Polar Lights is not likely to retool any other parts of the model for reasons I have explained elsewhere, but they come down to reasonable cost. In short, a new steel tool costs THOUSANDS of dollars. Its not going to happen.


----------



## CaliOkie (Dec 31, 2007)

To decal or not decal? That is the question. That we are even talking about having that option is an indication that Round 2 is making an effort. The stand is a great improvement! Yes, it's too bad they couldn't make some of the other improvements we've all talked about. They could improve it right out of our price range and then go out of business -- but they won't.

In this economy, I am just glad that they are taking a risk and putting these kits back out there. I'm looking forward to getting a 1701 and a C-57-D.
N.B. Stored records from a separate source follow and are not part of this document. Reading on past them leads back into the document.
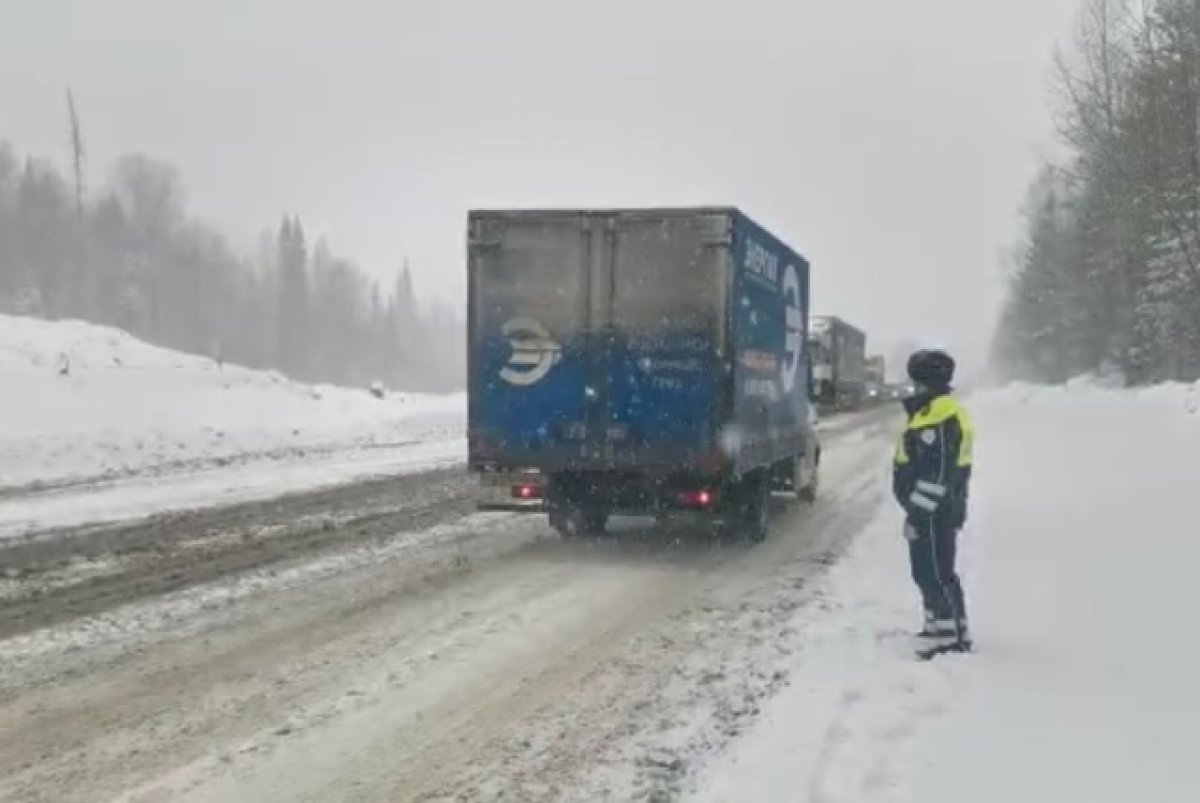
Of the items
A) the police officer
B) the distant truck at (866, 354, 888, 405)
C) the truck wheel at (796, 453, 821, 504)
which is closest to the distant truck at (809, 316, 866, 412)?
the distant truck at (866, 354, 888, 405)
As for the decals, I'm tempted to use them as a paint guide that will make the process much faster. You know, put the decals down, cut out an index card mask to match the pattern and paint over it. If you are afraid masking tape will take up the decal, use sticky post-it notes laid around the area to paint. Spray a light coat, pull it up, move on to another area. (Of course, you have to seal the decal with clear coat first.) 

As for the refit paint job in ST-TMP, it was not strictly an Aztec pattern. There were lots of little squares and rectangles added over the basic pattern in a fairly random way. Variations in color made up those patterns as did variations in refractive index -- although there was no flat coat used, spray patterns in metallic paint (or pearl coats) cause the paint to reflect in different directions. This is something many a silver Lexus owner finds out when they take their car in to get the fender fixed . . . you can't match that paint. Even drying time impacts reflective quality.
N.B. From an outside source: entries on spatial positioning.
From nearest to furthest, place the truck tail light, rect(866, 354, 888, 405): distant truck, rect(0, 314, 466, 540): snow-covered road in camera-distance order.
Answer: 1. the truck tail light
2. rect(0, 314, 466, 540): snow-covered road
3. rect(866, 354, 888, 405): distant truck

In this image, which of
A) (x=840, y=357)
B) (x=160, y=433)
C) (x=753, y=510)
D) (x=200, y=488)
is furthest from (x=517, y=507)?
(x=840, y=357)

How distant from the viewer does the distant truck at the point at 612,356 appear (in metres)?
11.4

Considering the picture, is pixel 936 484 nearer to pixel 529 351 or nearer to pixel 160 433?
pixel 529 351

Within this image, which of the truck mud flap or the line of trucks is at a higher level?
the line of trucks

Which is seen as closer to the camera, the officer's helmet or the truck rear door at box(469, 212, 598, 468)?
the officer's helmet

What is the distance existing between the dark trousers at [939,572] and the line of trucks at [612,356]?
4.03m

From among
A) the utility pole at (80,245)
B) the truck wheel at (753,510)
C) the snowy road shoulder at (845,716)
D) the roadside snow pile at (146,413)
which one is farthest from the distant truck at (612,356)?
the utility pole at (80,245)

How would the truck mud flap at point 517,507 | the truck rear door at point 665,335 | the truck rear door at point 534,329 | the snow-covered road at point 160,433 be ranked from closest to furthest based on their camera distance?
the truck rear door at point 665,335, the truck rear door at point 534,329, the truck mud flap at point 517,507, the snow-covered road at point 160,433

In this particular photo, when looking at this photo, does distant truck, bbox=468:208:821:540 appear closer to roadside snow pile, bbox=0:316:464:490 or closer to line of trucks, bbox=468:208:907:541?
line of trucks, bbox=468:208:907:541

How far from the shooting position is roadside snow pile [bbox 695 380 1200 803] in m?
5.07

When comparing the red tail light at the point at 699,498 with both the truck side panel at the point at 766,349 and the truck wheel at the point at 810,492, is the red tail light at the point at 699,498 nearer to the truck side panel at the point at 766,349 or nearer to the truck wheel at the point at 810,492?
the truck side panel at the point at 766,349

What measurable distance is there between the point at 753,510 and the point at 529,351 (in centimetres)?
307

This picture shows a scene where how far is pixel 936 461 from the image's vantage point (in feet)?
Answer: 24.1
I found my best results were with gloss white with a little chrome silver mixed in and then three or four coats of very, very thin silver, gold, metallic blue, and purple for the panel variations. Subtle is the key. In direct light, the finish should look mostly an even white and then break up as the lighting gets more indirect.

There is no doubt in my mind that the Refit is the most complex paint job to appear on a science fiction model of any kind in any movie.


----------



## bigjimslade (Oct 9, 2005)

I want to know if they did something about the ridiculous 8 segments on the side of the saucer that don't fit right.


----------



## bigjimslade (Oct 9, 2005)

I want to know if they did something about the ridiculous 8 segments on the side of the saucer that don't fit right.


----------



## Raist3001 (Oct 23, 2003)

CaliOkie said:


> Subtle is the key. In direct light, the finish should look mostly an even white and then break up as the lighting gets more indirect.


Agreed. Subtle is the key. When I created my paint job, I was not interested in 100 percent accuracy since I believe that is impossible. I wanted to create something subtle and something that would look mostly white, then suddenly pop with a flip flop sheen as the light struck the surface.

These are a few older pictures as the paint buildup has been removed. However, what I wanted to show was how subtle the pearl effect is and how the primary hull looks mostly white. What you can not see is how the sheen flip flops with color.





























This paint job was created with Acrylics. My next job will find me using a lacquer based white paint. Then to create the pearl Aztecs, I will use a powder pearl added to a clear Lacquer. From what I have gathered, lacquer holds the pearl pigment much better. And the Refit was painted in Lacquer.


----------



## SteveR (Aug 7, 2005)

Some day, I'd like to see that in person!


----------



## klgonsneedbotox (Jun 8, 2005)

Raist...your Atec patterns are always top notch...:thumbsup:

And, as you stated earlier, it would be next to impossible (without the original color photos - I think) to recreate the TMP aztec. 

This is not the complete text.